CHAPTER IV.
When the Graft Was Good.
I stayed in the House of Refuge until I was eighteen, and when released, went through a short period of reform. I "lasted," I think, nearly three weeks, and then started in to graft again harder than ever. The old itch for excitement, for theatres, balls and gambling, made reform impossible. I had already formed strong habits and desires which could not be satisfied in my environment without stealing. I was rapidly becoming a confirmed criminal. I began to do "house-work," which was mainly sneak work up town. We would catch a basement open in the day time, and rummage for silverware, money or jewels. There is only a step from this to the business of the genuine burglar, who operates in the night time, and whose occupation is far more dangerous than that of the sneak thief. However, at this intermediate kind of graft, our swag, for eighteen months, was considerable. One of our methods was to take servant girls to balls and picnics and get them to tip us off to where the goods were and the best way to get them. Sometimes they were guilty, more often merely suckers.
During the next three years, at the expiration of which I made my first trip to Sing Sing, I stole a great deal of money and lived very high. I contracted more bad habits, practically ceased to see my family at all, lived in a furnished room and "hung out" in the evening at some dance-hall, such as Billy McGlory's Old Armory, George Doe's or "The" Allen's. Sheenie Annie was my sweetheart at this period, and after we had made a good touch what times we would have at Coney Island or at Billy McGlory's! Saturday nights in the summer time a mob of three or four of us, grafters and girls, would go to the island and stop at a hotel run by an ex-gun. At two or three o'clock in the morning we'd all leave the hotel, with nothing on but a quilt, and go in swimming together. Sheenie Annie, Blonde Mamie and Big Lena often went with us. At other times we took respectable shop-girls, or even women who belonged to a still lower class. What boy with an ounce of thick blood in his body could refuse to go with a girl to the Island?

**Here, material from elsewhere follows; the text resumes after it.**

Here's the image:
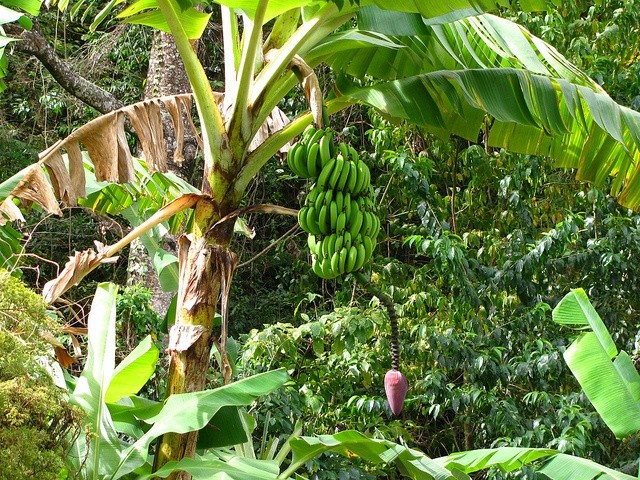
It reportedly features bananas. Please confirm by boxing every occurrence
[289,120,380,279]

And Billy McGlory's! What times we had there, on dear old Saturday nights! At this place, which contained a bar-room, dance-room, pool-room and a piano, congregated downtown guns, house-men and thieves of both sexes. No rag-time was danced in those days, but early in the morning we had plenty of the cancan. The riots that took place there would put to shame anything that goes on now.[A] I never knew the town so tight-shut as it is at present. It is far better, from a moral point of view than it has ever been before; at least, in my recollection. "The" Allen's was in those days a grade more decent than McGlory's; for at "The's" nobody who did not wear a collar and coat was admitted. I remember a pal of mine who met a society lady on a slumming expedition with a reporter. It was at McGlory's. The lady looked upon the grafter she had met as a novelty. The grafter looked upon the lady in the same way, but consented to write her an article on the Bowery. He sent her the following composition, which he showed to me first, and allowed me to copy it. I always did like freaks. I won't put in the bad grammar and spelling, but the rest is:
"While strolling, after the midnight hour, along the Lane, that historic thoroughfare sometimes called the Bowery, I dropped into a concert hall. At a glance, I saw men who worked hard during the week and needed a little recreation. Near them were their sisters (that is, if we all belong to the same human family), who had fallen by the wayside. A man was trying to play a popular song on a squeaky piano, while another gent tried to sing the first part of the song, when the whole place joined in the chorus with a zest. I think the song was most appropriate. It was a ditty of the slums entitled, 'Dear Old Saturday Night.'"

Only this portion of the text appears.